AIM OF THE TASK: Leave out the pictures, and retype the remaining data exactly.

SUPPLIED INFORMATION:

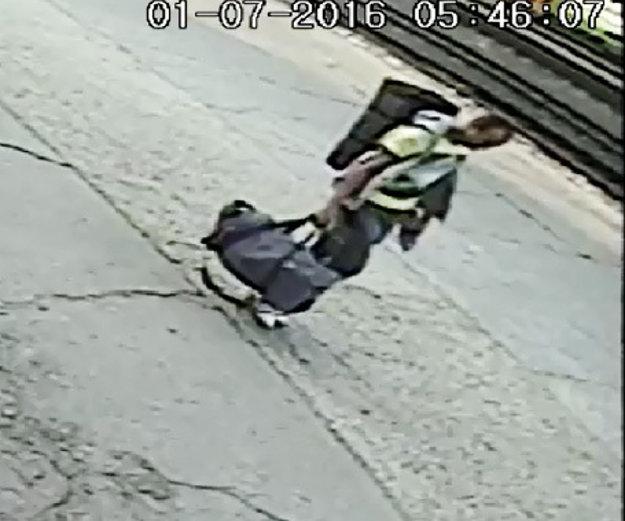 Muž, ktorý napadol ženu a ukradol jej osobné veci.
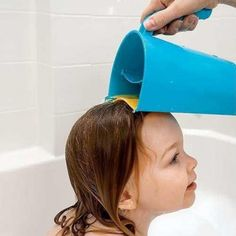 Shampoo Rinse Cup: A bath time accessory for hair washing that prevents soap and water running into children' face and eyes at bath time. Baby Tub, Baby Shower, Hair Shedding, Baby Bath Time, Baby Shampoo, Baby Jogger, Soap Bubbles, Head Shapes, Splish Splash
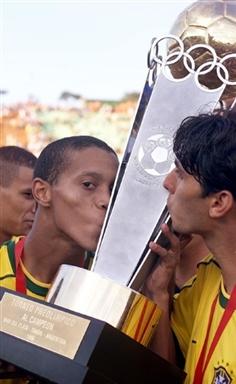 图文-罗纳尔迪尼奥辉煌奖项一览1999年美洲杯冠军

SOLUTION BELOW:
 Muž, ktorý napadol ženu a ukradol jej osobné veci.
 Shampoo Rinse Cup: A bath time accessory for hair washing that prevents soap and water running into children' face and eyes at bath time. Baby Tub, Baby Shower, Hair Shedding, Baby Bath Time, Baby Shampoo, Baby Jogger, Soap Bubbles, Head Shapes, Splish Splash
 图文-罗纳尔迪尼奥辉煌奖项一览1999年美洲杯冠军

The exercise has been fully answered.